Task goal
Hand back every line from the beginning of the data below through the line containing "Playmobil Kerstman met", word for word and free of pictures.

[Stored data entries]

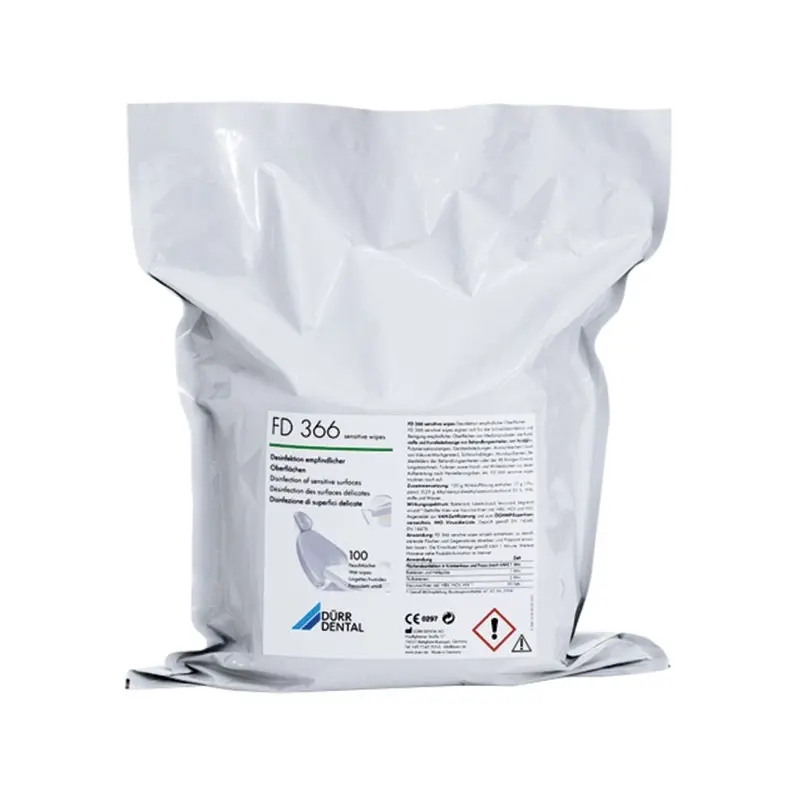 FD 366 Lingettes désinfectantes pour de surfaces sensibles réserve FD 366 Lingettes désinfectantes pour de surfaces sensibles réserve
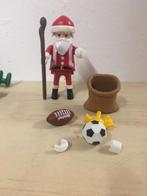 Playmobil Kerstman met cadeaus in zak Kerst, Verzenden, Zo goed als nieuw, Complete set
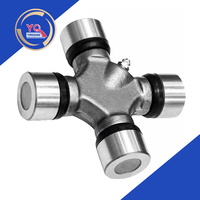 Croisillon universel GU-2050 30.2x106.3mm en acier allié, diamètre de trou 20mm, pour graissage de roulement, remplacement d'arbre de transmission de camion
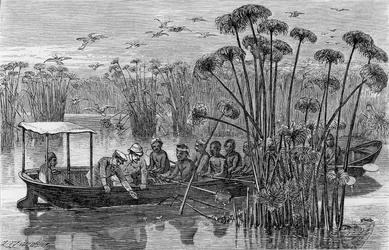 En la boca del Rusizi, de 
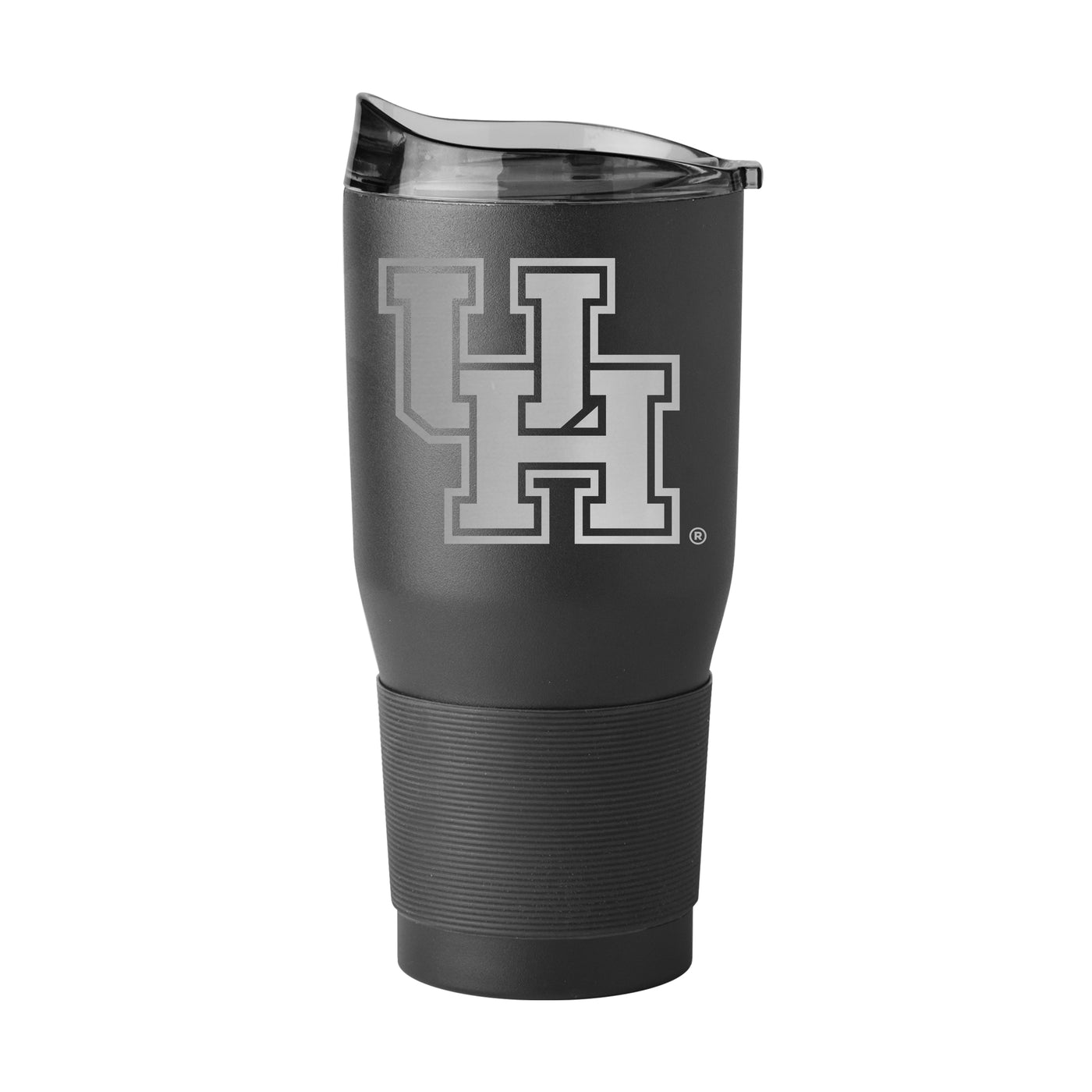 Houston GunMetal 30oz Black Powder Coat Tumbler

Result of the exercise
 FD 366 Lingettes désinfectantes pour de surfaces sensibles réserve FD 366 Lingettes désinfectantes pour de surfaces sensibles réserve
 Playmobil Kerstman met cadeaus in zak Kerst, Verzenden, Zo goed als nieuw, Complete set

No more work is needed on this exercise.